Return every line of the data below word for word, leaving out the pictures.
════════════════
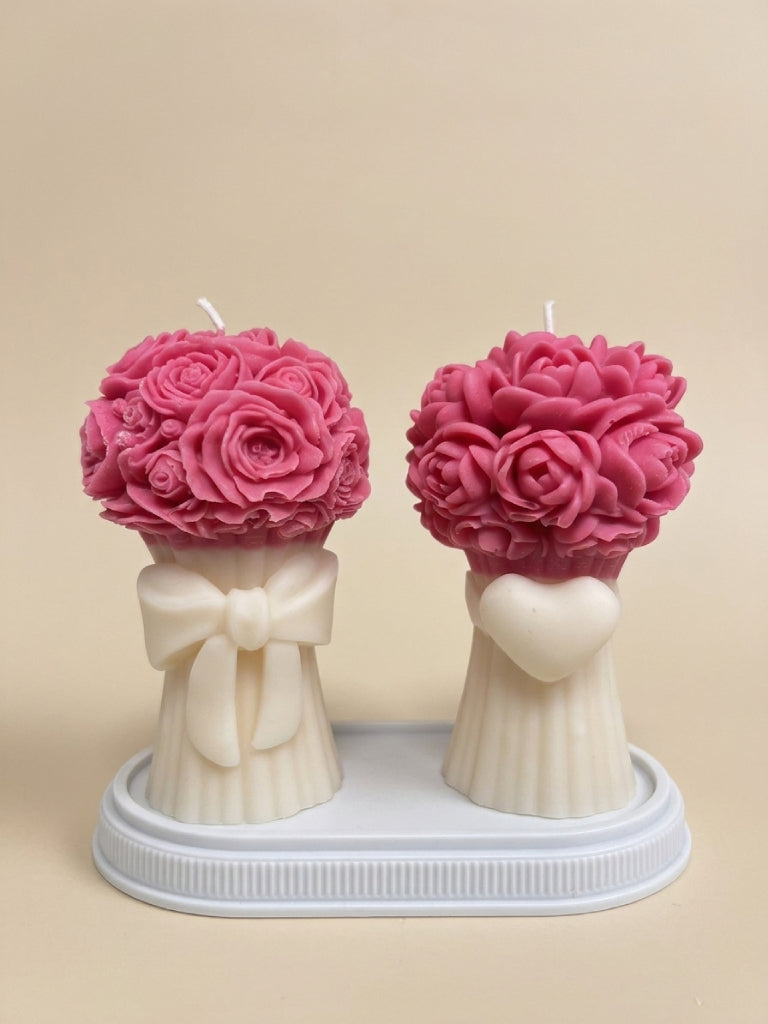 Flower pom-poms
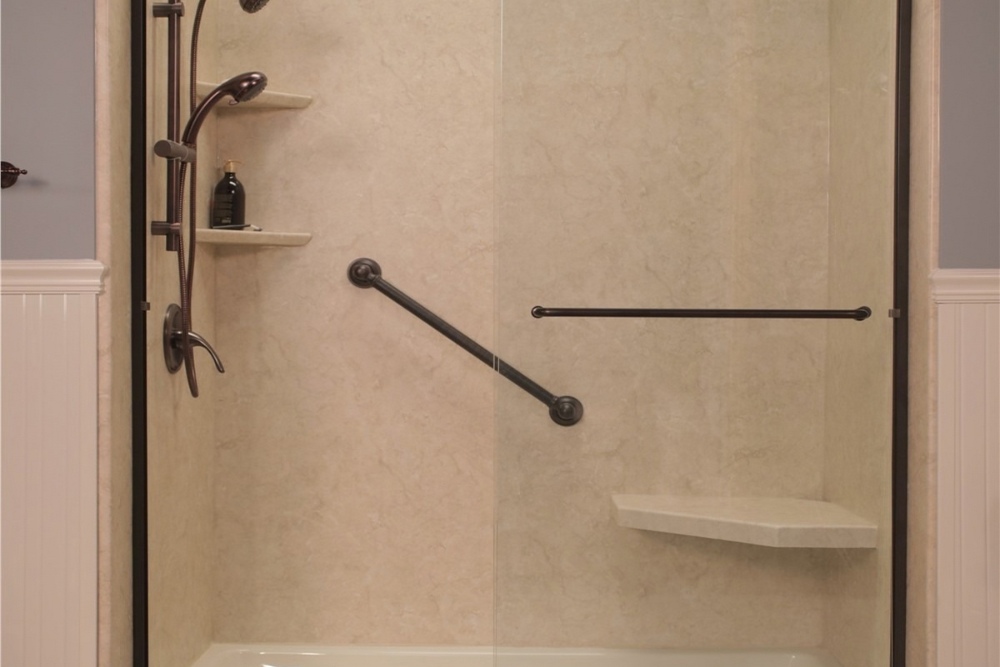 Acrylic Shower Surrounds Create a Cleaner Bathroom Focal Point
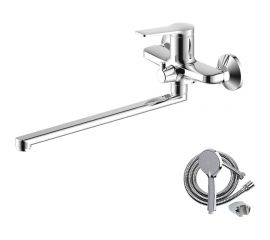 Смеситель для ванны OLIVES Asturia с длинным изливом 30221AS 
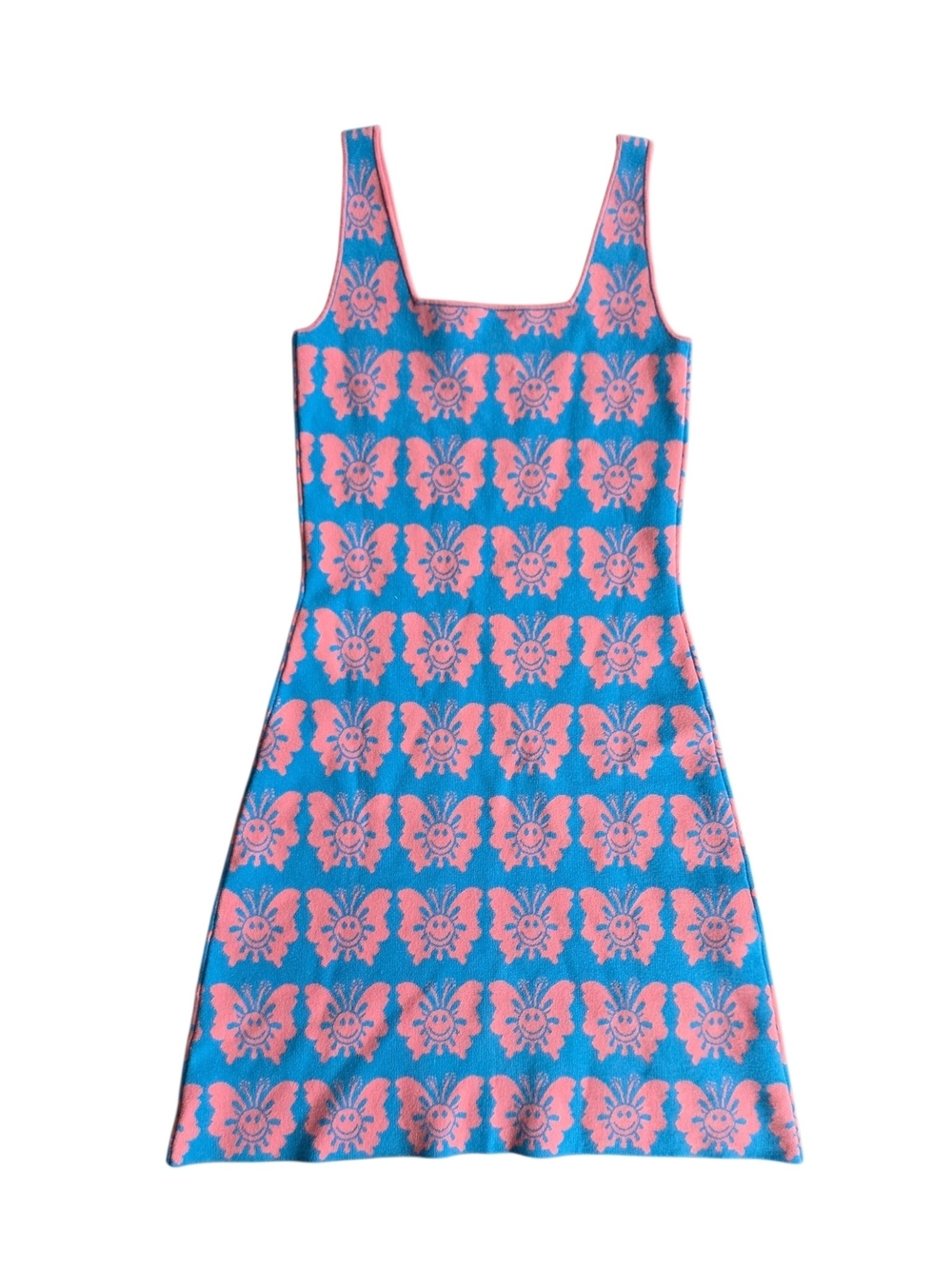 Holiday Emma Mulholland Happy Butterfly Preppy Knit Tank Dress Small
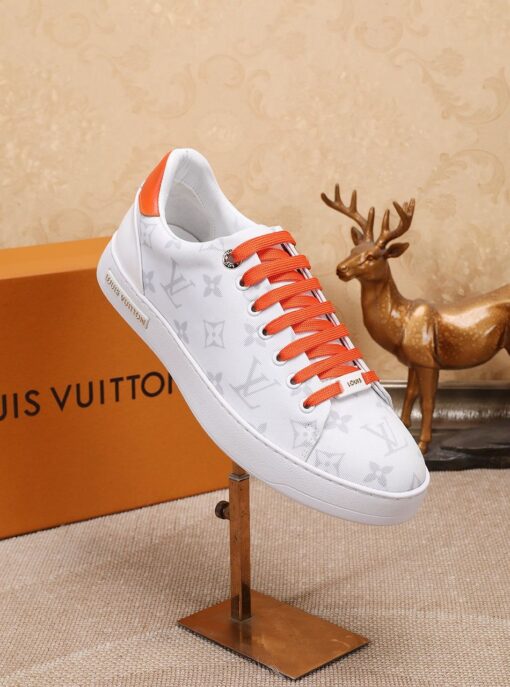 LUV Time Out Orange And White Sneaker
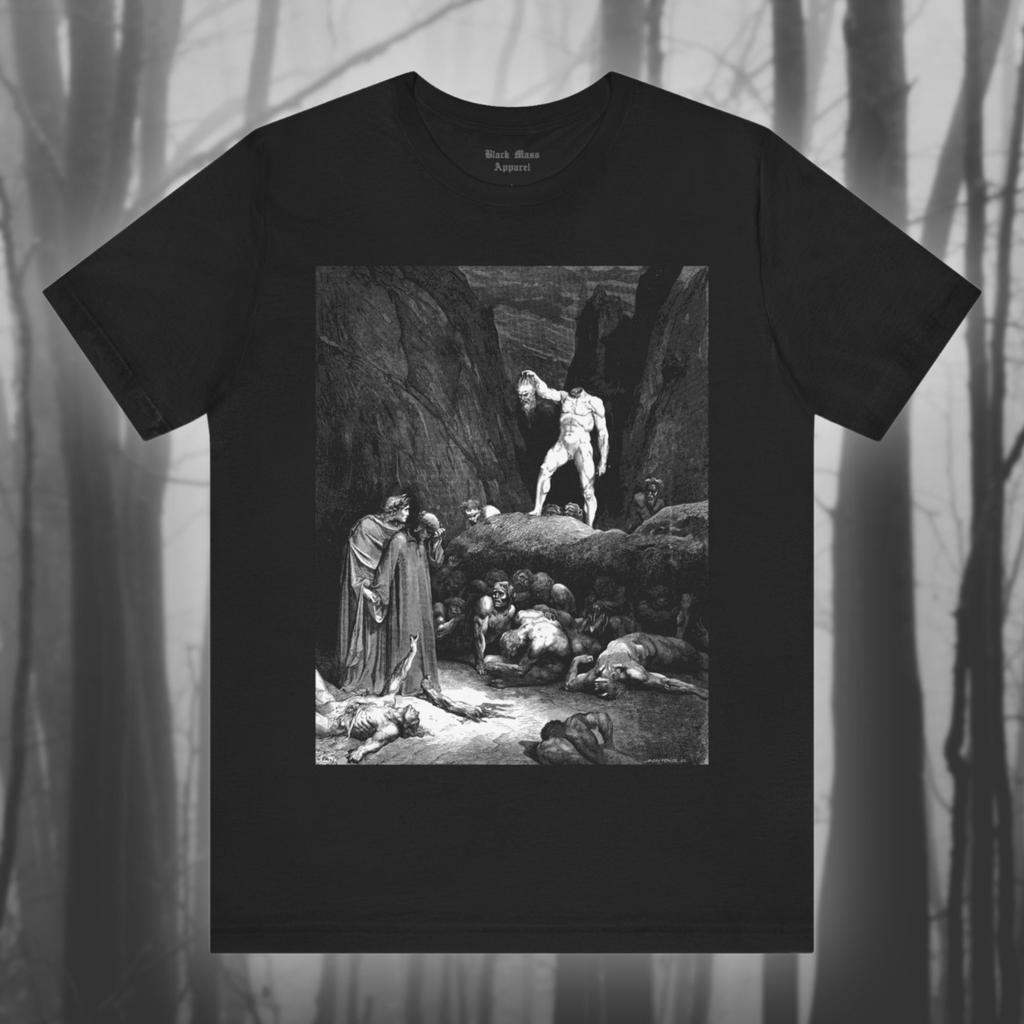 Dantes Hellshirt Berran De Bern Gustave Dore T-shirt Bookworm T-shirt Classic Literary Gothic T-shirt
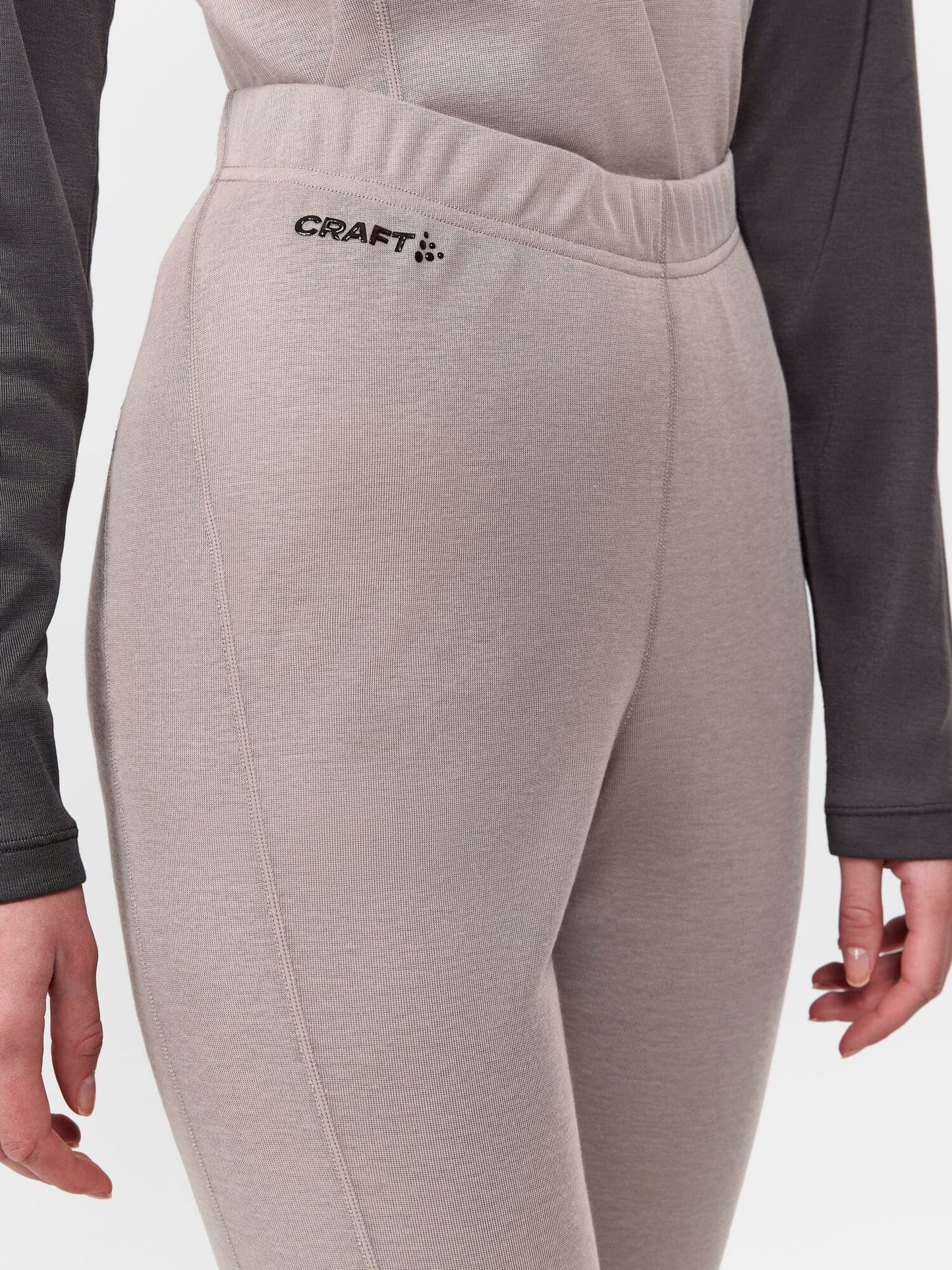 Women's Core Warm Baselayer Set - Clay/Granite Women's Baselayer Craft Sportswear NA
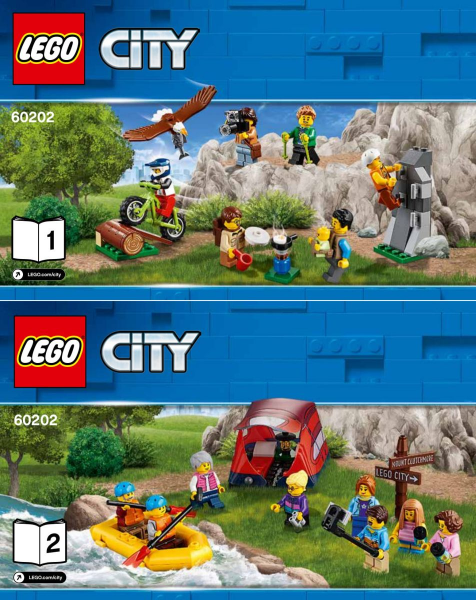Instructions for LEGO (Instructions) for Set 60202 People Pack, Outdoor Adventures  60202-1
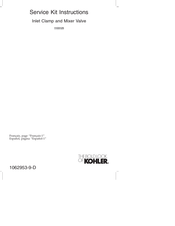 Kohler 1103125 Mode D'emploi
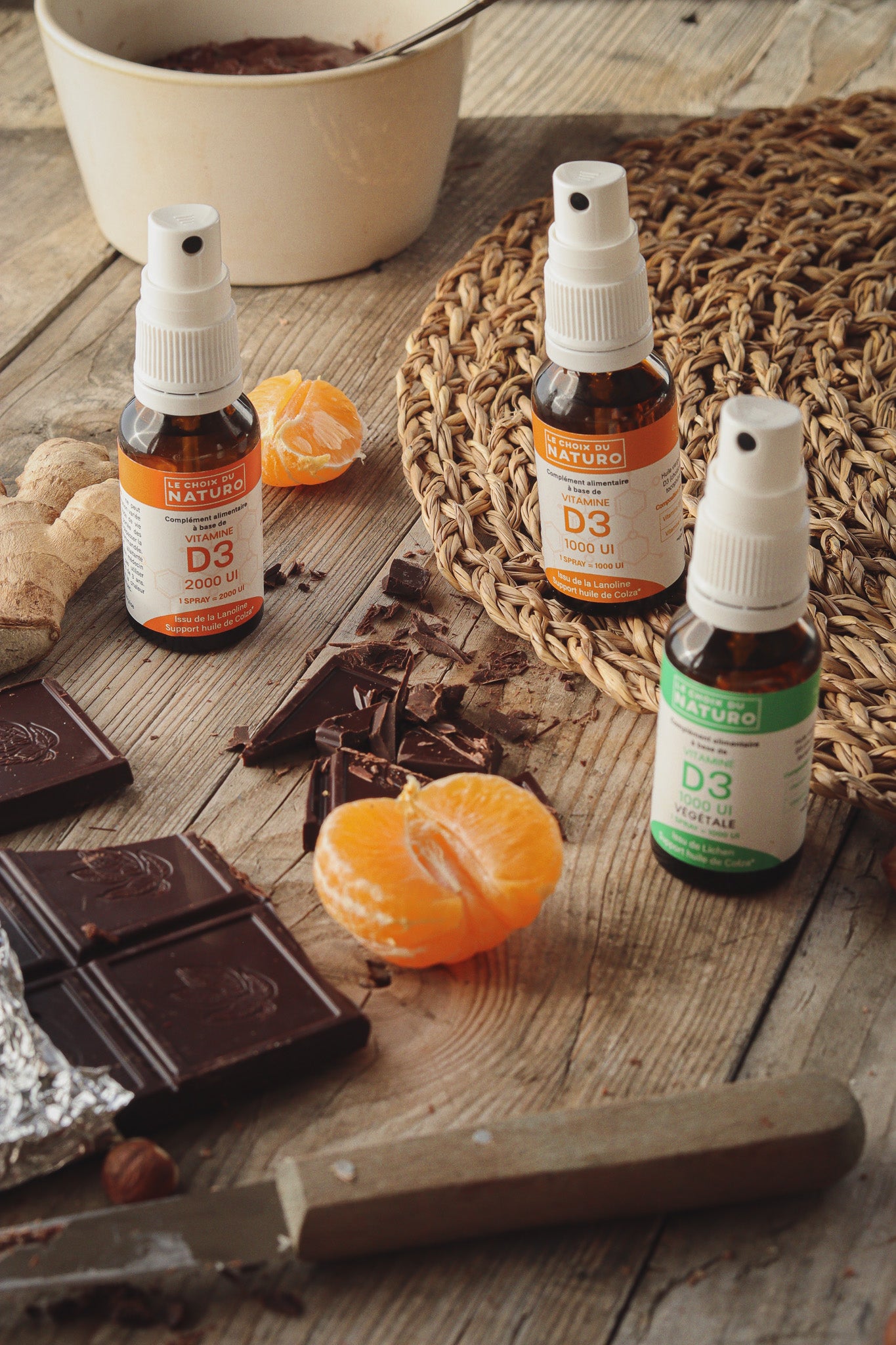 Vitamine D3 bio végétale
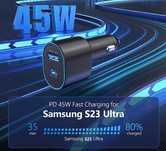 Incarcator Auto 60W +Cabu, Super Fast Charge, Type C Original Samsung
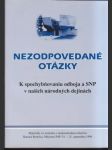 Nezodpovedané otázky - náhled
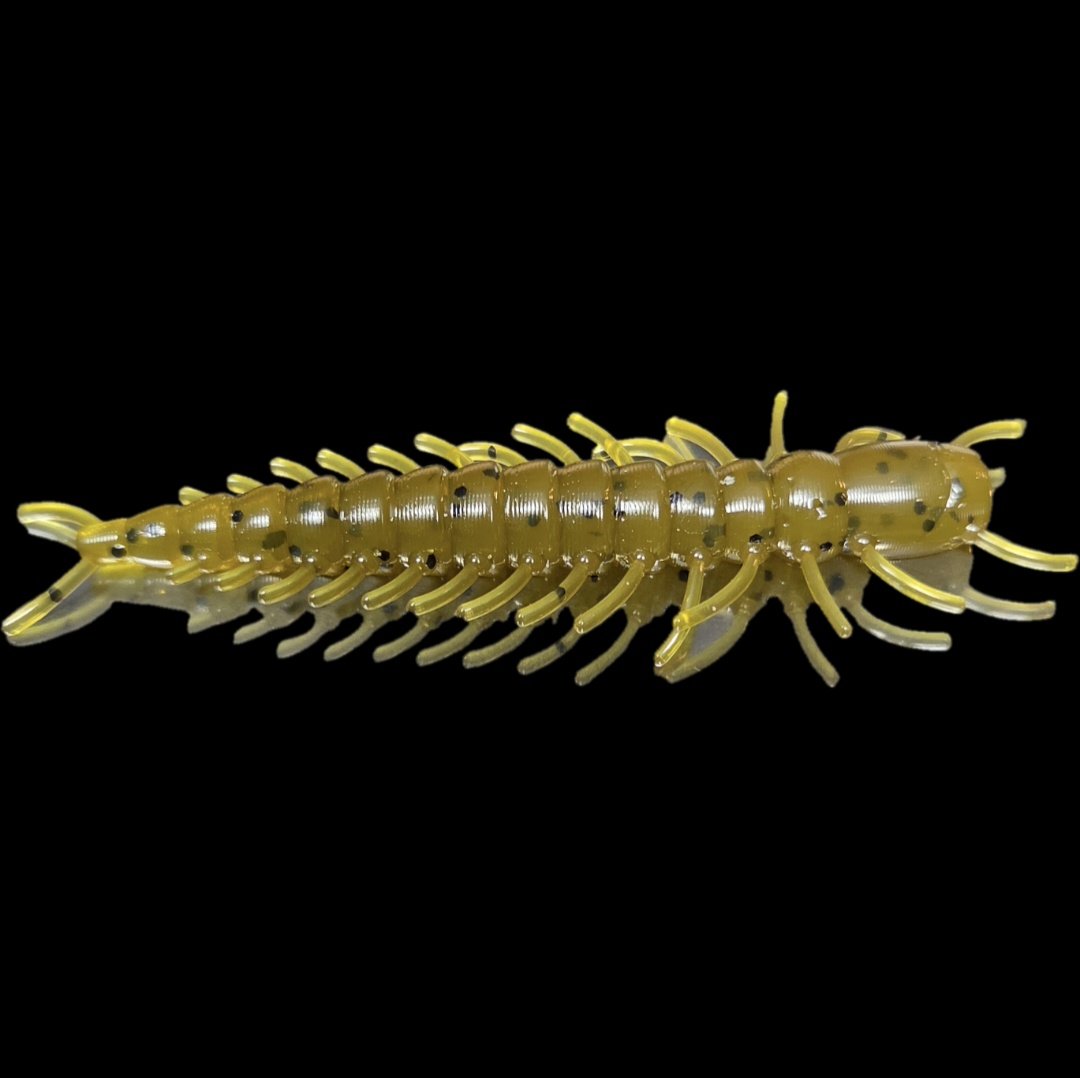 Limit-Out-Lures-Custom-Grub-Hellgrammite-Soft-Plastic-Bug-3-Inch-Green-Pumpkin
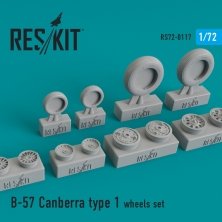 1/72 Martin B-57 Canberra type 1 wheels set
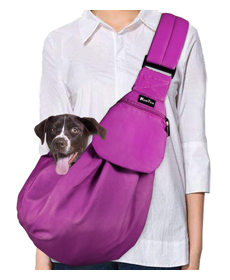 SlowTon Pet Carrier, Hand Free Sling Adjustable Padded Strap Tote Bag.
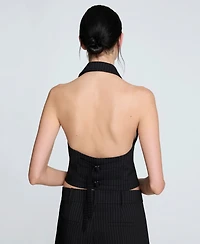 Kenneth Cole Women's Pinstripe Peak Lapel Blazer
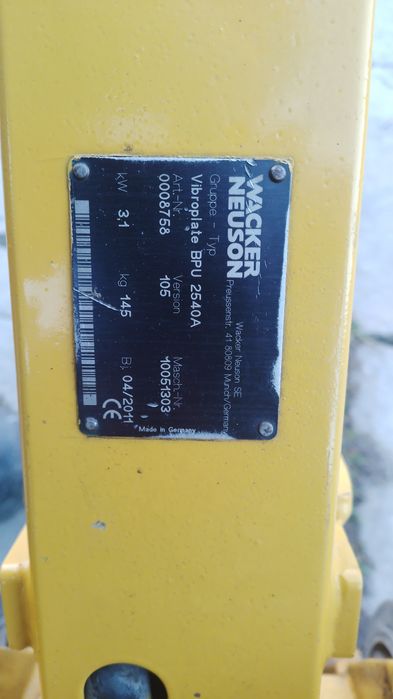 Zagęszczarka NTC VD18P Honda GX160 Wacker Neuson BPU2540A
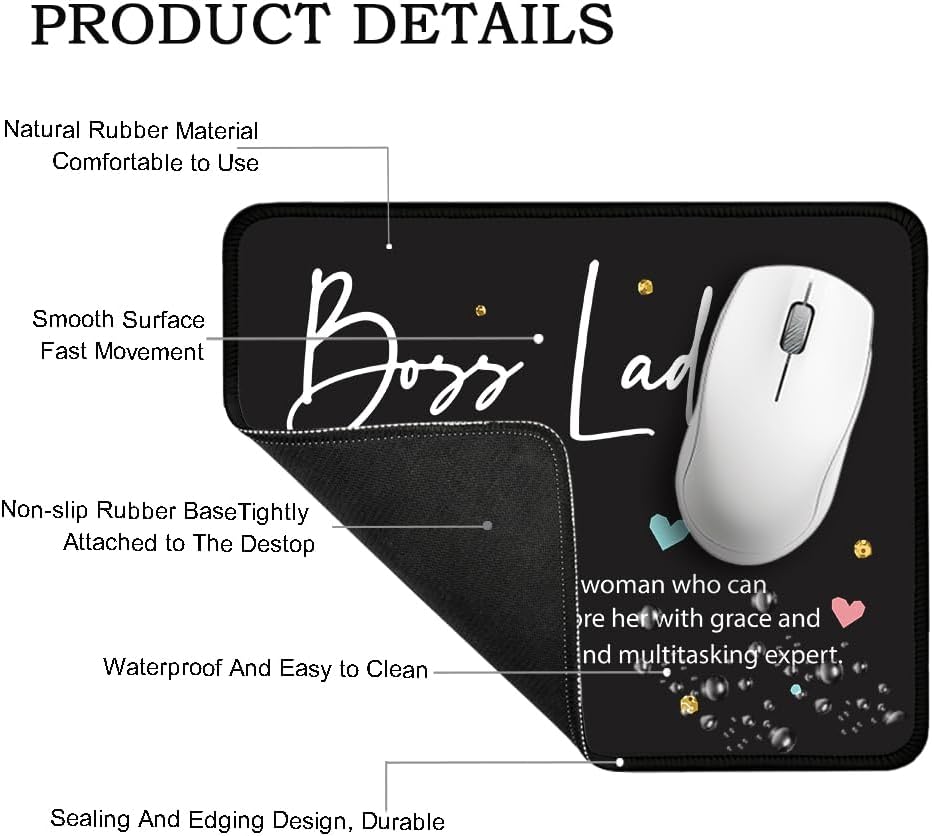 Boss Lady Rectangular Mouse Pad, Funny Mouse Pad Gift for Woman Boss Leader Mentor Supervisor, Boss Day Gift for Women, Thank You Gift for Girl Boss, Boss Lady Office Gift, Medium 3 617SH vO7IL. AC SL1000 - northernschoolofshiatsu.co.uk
════════════════
RESULT:
 Flower pom-poms
 Acrylic Shower Surrounds Create a Cleaner Bathroom Focal Point
 Смеситель для ванны OLIVES Asturia с длинным изливом 30221AS 
 Holiday Emma Mulholland Happy Butterfly Preppy Knit Tank Dress Small
 LUV Time Out Orange And White Sneaker
 Dantes Hellshirt Berran De Bern Gustave Dore T-shirt Bookworm T-shirt Classic Literary Gothic T-shirt
 Women's Core Warm Baselayer Set - Clay/Granite Women's Baselayer Craft Sportswear NA
Instructions for LEGO (Instructions) for Set 60202 People Pack, Outdoor Adventures  60202-1
 Kohler 1103125 Mode D'emploi
 Vitamine D3 bio végétale
 Incarcator Auto 60W +Cabu, Super Fast Charge, Type C Original Samsung
 Nezodpovedané otázky - náhled
 Limit-Out-Lures-Custom-Grub-Hellgrammite-Soft-Plastic-Bug-3-Inch-Green-Pumpkin
 1/72 Martin B-57 Canberra type 1 wheels set
 SlowTon Pet Carrier, Hand Free Sling Adjustable Padded Strap Tote Bag.
 Kenneth Cole Women's Pinstripe Peak Lapel Blazer
 Zagęszczarka NTC VD18P Honda GX160 Wacker Neuson BPU2540A
 Boss Lady Rectangular Mouse Pad, Funny Mouse Pad Gift for Woman Boss Leader Mentor Supervisor, Boss Day Gift for Women, Thank You Gift for Girl Boss, Boss Lady Office Gift, Medium 3 617SH vO7IL. AC SL1000 - northernschoolofshiatsu.co.uk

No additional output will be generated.